Given $\nu$ be a complex measure, $\mu$ be any positive measure (not necessarily $\sigma$-finite) and $f$ a measurable function such that $$\nu = \int f d\mu$$ (which means $\forall E \in \mathcal{M}: \nu(E) = \int_E f d \mu $). Then there is a $\sigma$-finite positive measure $\mu_f$ such that $$\nu = \int f d\mu = \int f d\mu_f $$ and $$|\nu| = \int |f| d\mu_f = \int |f| d\mu$$

Proof: Since $\nu$ is a complex measure, its a finite measure. Since $\forall E \in \mathcal{M}: \nu(E) = \int_E f d \mu $, it follows that $f \in L^1(\mu)$. So we have that $[f\neq 0]= \{x \in X : f(x) \neq 0\}$ is $\sigma$-finite. Let us define $\mu_f$ by, $\forall E \in \mathcal{M}$, $$ \mu_f(E) = \mu([f\neq 0]\cap E)$$ It is immediate that $\mu_f$ is a $\sigma$-finite positive measure and $$\nu = \int f d\mu = \int f \chi_{[f\neq 0]} d\mu =\int f d\mu_f $$ and $$|\nu| = \int |f| d\mu_f = \int |f| \chi_{[f\neq 0]} d\mu= \int |f| d\mu$$.

Answer 2

I would say the following things (but I'm not used with non $\sigma$-finite measures, so there might be some mistakes...)

For simplify let's assume that we only want to go from positive measures to real measures.
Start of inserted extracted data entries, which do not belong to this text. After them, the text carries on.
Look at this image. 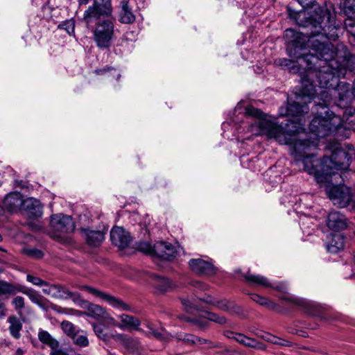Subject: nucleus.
I'll return each mask as SVG.
<instances>
[{
    "mask_svg": "<svg viewBox=\"0 0 355 355\" xmlns=\"http://www.w3.org/2000/svg\"><path fill=\"white\" fill-rule=\"evenodd\" d=\"M269 338H268V342H270L271 343L279 345H283V346H287L288 345L289 342L287 340H285L284 339H282L280 338L276 337L275 336H268Z\"/></svg>",
    "mask_w": 355,
    "mask_h": 355,
    "instance_id": "nucleus-45",
    "label": "nucleus"
},
{
    "mask_svg": "<svg viewBox=\"0 0 355 355\" xmlns=\"http://www.w3.org/2000/svg\"><path fill=\"white\" fill-rule=\"evenodd\" d=\"M114 28V24L110 20H103L96 24L93 37L98 47L104 49L110 46Z\"/></svg>",
    "mask_w": 355,
    "mask_h": 355,
    "instance_id": "nucleus-7",
    "label": "nucleus"
},
{
    "mask_svg": "<svg viewBox=\"0 0 355 355\" xmlns=\"http://www.w3.org/2000/svg\"><path fill=\"white\" fill-rule=\"evenodd\" d=\"M206 315H207V318L209 320L215 322L220 324H225L227 322L226 318L222 315H219L214 313H207Z\"/></svg>",
    "mask_w": 355,
    "mask_h": 355,
    "instance_id": "nucleus-40",
    "label": "nucleus"
},
{
    "mask_svg": "<svg viewBox=\"0 0 355 355\" xmlns=\"http://www.w3.org/2000/svg\"><path fill=\"white\" fill-rule=\"evenodd\" d=\"M115 339L121 343L130 352H133L137 349L139 342L137 339L130 338L125 334H117Z\"/></svg>",
    "mask_w": 355,
    "mask_h": 355,
    "instance_id": "nucleus-28",
    "label": "nucleus"
},
{
    "mask_svg": "<svg viewBox=\"0 0 355 355\" xmlns=\"http://www.w3.org/2000/svg\"><path fill=\"white\" fill-rule=\"evenodd\" d=\"M24 350L21 349H18L17 351H16V355H24Z\"/></svg>",
    "mask_w": 355,
    "mask_h": 355,
    "instance_id": "nucleus-55",
    "label": "nucleus"
},
{
    "mask_svg": "<svg viewBox=\"0 0 355 355\" xmlns=\"http://www.w3.org/2000/svg\"><path fill=\"white\" fill-rule=\"evenodd\" d=\"M119 20L123 24H131L135 21V16L130 5V0H123L121 1Z\"/></svg>",
    "mask_w": 355,
    "mask_h": 355,
    "instance_id": "nucleus-21",
    "label": "nucleus"
},
{
    "mask_svg": "<svg viewBox=\"0 0 355 355\" xmlns=\"http://www.w3.org/2000/svg\"><path fill=\"white\" fill-rule=\"evenodd\" d=\"M20 286L0 280V295H15L19 293Z\"/></svg>",
    "mask_w": 355,
    "mask_h": 355,
    "instance_id": "nucleus-31",
    "label": "nucleus"
},
{
    "mask_svg": "<svg viewBox=\"0 0 355 355\" xmlns=\"http://www.w3.org/2000/svg\"><path fill=\"white\" fill-rule=\"evenodd\" d=\"M6 315V308L4 302L0 300V319L3 318Z\"/></svg>",
    "mask_w": 355,
    "mask_h": 355,
    "instance_id": "nucleus-48",
    "label": "nucleus"
},
{
    "mask_svg": "<svg viewBox=\"0 0 355 355\" xmlns=\"http://www.w3.org/2000/svg\"><path fill=\"white\" fill-rule=\"evenodd\" d=\"M245 278L248 282L253 285H259L266 288H272L282 292H285L287 290V286L285 284L282 283L279 285L274 286L266 277L263 276L248 273L245 276Z\"/></svg>",
    "mask_w": 355,
    "mask_h": 355,
    "instance_id": "nucleus-17",
    "label": "nucleus"
},
{
    "mask_svg": "<svg viewBox=\"0 0 355 355\" xmlns=\"http://www.w3.org/2000/svg\"><path fill=\"white\" fill-rule=\"evenodd\" d=\"M181 301L182 305L184 306L185 309L188 312L193 313V310H196L198 308V301L196 299H194L193 297H191V299L182 298Z\"/></svg>",
    "mask_w": 355,
    "mask_h": 355,
    "instance_id": "nucleus-38",
    "label": "nucleus"
},
{
    "mask_svg": "<svg viewBox=\"0 0 355 355\" xmlns=\"http://www.w3.org/2000/svg\"><path fill=\"white\" fill-rule=\"evenodd\" d=\"M2 272V270L1 268H0V274Z\"/></svg>",
    "mask_w": 355,
    "mask_h": 355,
    "instance_id": "nucleus-61",
    "label": "nucleus"
},
{
    "mask_svg": "<svg viewBox=\"0 0 355 355\" xmlns=\"http://www.w3.org/2000/svg\"><path fill=\"white\" fill-rule=\"evenodd\" d=\"M326 192L333 203L339 207H346L355 201V189L352 190L345 185H328Z\"/></svg>",
    "mask_w": 355,
    "mask_h": 355,
    "instance_id": "nucleus-5",
    "label": "nucleus"
},
{
    "mask_svg": "<svg viewBox=\"0 0 355 355\" xmlns=\"http://www.w3.org/2000/svg\"><path fill=\"white\" fill-rule=\"evenodd\" d=\"M251 299L254 302H255L262 306H270L272 304V303L270 302L267 298L263 297L258 294H255V293L252 294Z\"/></svg>",
    "mask_w": 355,
    "mask_h": 355,
    "instance_id": "nucleus-42",
    "label": "nucleus"
},
{
    "mask_svg": "<svg viewBox=\"0 0 355 355\" xmlns=\"http://www.w3.org/2000/svg\"><path fill=\"white\" fill-rule=\"evenodd\" d=\"M334 50L335 55L327 61L326 66L329 69L328 72H334L336 80L331 85L323 87L320 85L317 78H315L314 82L311 83V86L307 89L306 96L300 105H306L309 108L307 104L311 103L312 99L318 97L323 101V104L327 106L330 104L331 96L337 98L335 103L339 107H347L351 103L354 95L353 92L350 90V85L343 82L338 83V78L345 75L347 69L355 71V55L347 56L346 53L343 55H340V52L335 46Z\"/></svg>",
    "mask_w": 355,
    "mask_h": 355,
    "instance_id": "nucleus-3",
    "label": "nucleus"
},
{
    "mask_svg": "<svg viewBox=\"0 0 355 355\" xmlns=\"http://www.w3.org/2000/svg\"><path fill=\"white\" fill-rule=\"evenodd\" d=\"M15 310L19 315H22V311L25 308V300L21 296H15L11 302Z\"/></svg>",
    "mask_w": 355,
    "mask_h": 355,
    "instance_id": "nucleus-36",
    "label": "nucleus"
},
{
    "mask_svg": "<svg viewBox=\"0 0 355 355\" xmlns=\"http://www.w3.org/2000/svg\"><path fill=\"white\" fill-rule=\"evenodd\" d=\"M317 106L322 111L311 120L309 130L312 138L304 132H300L294 123L279 124L275 119L267 116L261 110L249 106L245 110L248 130L257 136H266L275 139L279 144L292 146L291 155L297 162L304 166V170L313 175L319 184L329 182L336 171L347 170L350 161L355 159V148L349 144L342 146L338 142L329 143L326 148V154L321 160L316 159V149L320 138L336 137L339 139L349 137V132L342 125L340 116L329 112L324 104Z\"/></svg>",
    "mask_w": 355,
    "mask_h": 355,
    "instance_id": "nucleus-1",
    "label": "nucleus"
},
{
    "mask_svg": "<svg viewBox=\"0 0 355 355\" xmlns=\"http://www.w3.org/2000/svg\"><path fill=\"white\" fill-rule=\"evenodd\" d=\"M106 320L107 322L109 324H111L112 326H115L118 327V325H119V323L112 317L111 316H106L105 315L103 317Z\"/></svg>",
    "mask_w": 355,
    "mask_h": 355,
    "instance_id": "nucleus-49",
    "label": "nucleus"
},
{
    "mask_svg": "<svg viewBox=\"0 0 355 355\" xmlns=\"http://www.w3.org/2000/svg\"><path fill=\"white\" fill-rule=\"evenodd\" d=\"M110 239L114 245L121 248H125L130 242L129 233L121 227H115L112 229Z\"/></svg>",
    "mask_w": 355,
    "mask_h": 355,
    "instance_id": "nucleus-16",
    "label": "nucleus"
},
{
    "mask_svg": "<svg viewBox=\"0 0 355 355\" xmlns=\"http://www.w3.org/2000/svg\"><path fill=\"white\" fill-rule=\"evenodd\" d=\"M288 15L305 29L298 33L286 29L284 33L286 37H294L288 41L286 50L288 55L296 58L297 61L279 58L275 63L291 73H301L302 88L294 101H288L285 113L281 111L280 115L300 116L309 112L306 105H300L315 78L323 87L331 85L336 80L334 72H328L329 69L326 66L327 61L335 55L334 46L330 42H322L315 37L321 35L336 40L338 37L339 27L332 19L330 11L319 6L313 11L302 10L295 12L289 9Z\"/></svg>",
    "mask_w": 355,
    "mask_h": 355,
    "instance_id": "nucleus-2",
    "label": "nucleus"
},
{
    "mask_svg": "<svg viewBox=\"0 0 355 355\" xmlns=\"http://www.w3.org/2000/svg\"><path fill=\"white\" fill-rule=\"evenodd\" d=\"M90 0H78V3L80 6H85L87 5Z\"/></svg>",
    "mask_w": 355,
    "mask_h": 355,
    "instance_id": "nucleus-53",
    "label": "nucleus"
},
{
    "mask_svg": "<svg viewBox=\"0 0 355 355\" xmlns=\"http://www.w3.org/2000/svg\"><path fill=\"white\" fill-rule=\"evenodd\" d=\"M81 290L85 291L87 293L92 294L94 296L99 297L103 300L107 302L110 306L113 308L120 310V311H130V307L124 303L121 300L114 297L109 294L103 293L95 288L90 287L89 286L83 285L80 286Z\"/></svg>",
    "mask_w": 355,
    "mask_h": 355,
    "instance_id": "nucleus-10",
    "label": "nucleus"
},
{
    "mask_svg": "<svg viewBox=\"0 0 355 355\" xmlns=\"http://www.w3.org/2000/svg\"><path fill=\"white\" fill-rule=\"evenodd\" d=\"M139 249L146 254L167 260L175 257L178 253L176 246L164 241H157L153 245L142 242L139 243Z\"/></svg>",
    "mask_w": 355,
I don't know how he defines $|\nu|$, but I guess he shows that a $\sigma$-finite real measure $\nu$ can be decomposed as $\nu_+-\nu_-$ for some positive mutually singular measures $\nu_+,\nu_-$. Assume that such a decomposition holds without the $\sigma$-finite assumption (which I guess you can prove. Otherwise, your $|\nu|$ is not even well-defined, right?).

Then, there is a set $A$ such that for any $E$, $\nu_+(E)=\nu(E\cap A)$ and $\nu_-(E)=-\nu(E\setminus A)$.

Then, if $\nu=f\mu$, $\nu_+(E)=\nu(E\cap A)=\int_{E\cap A} f d \mu$ and $\nu_-(E)=-\nu(E\setminus A)=\int_{E\setminus A} - f d \mu$.

If you know that $f\geq0 $ on $A$ (in the almost everywhere sense) and $f\leq 0$ on its complementary, you are done.

$f$ being positive $\mu$-almost everywhere is equivalent to $\int_E f d \mu\geq 0$ for any $E$ . If $E$ is a subset of $A$, then $\int_E f d \mu=\nu(E)=\nu_+(E)\geq 0$, so $f$ is indeed positive almost everywhere on $A$. ''$f$ is negative almost everywhere on the complemetary of $A$'' is similar.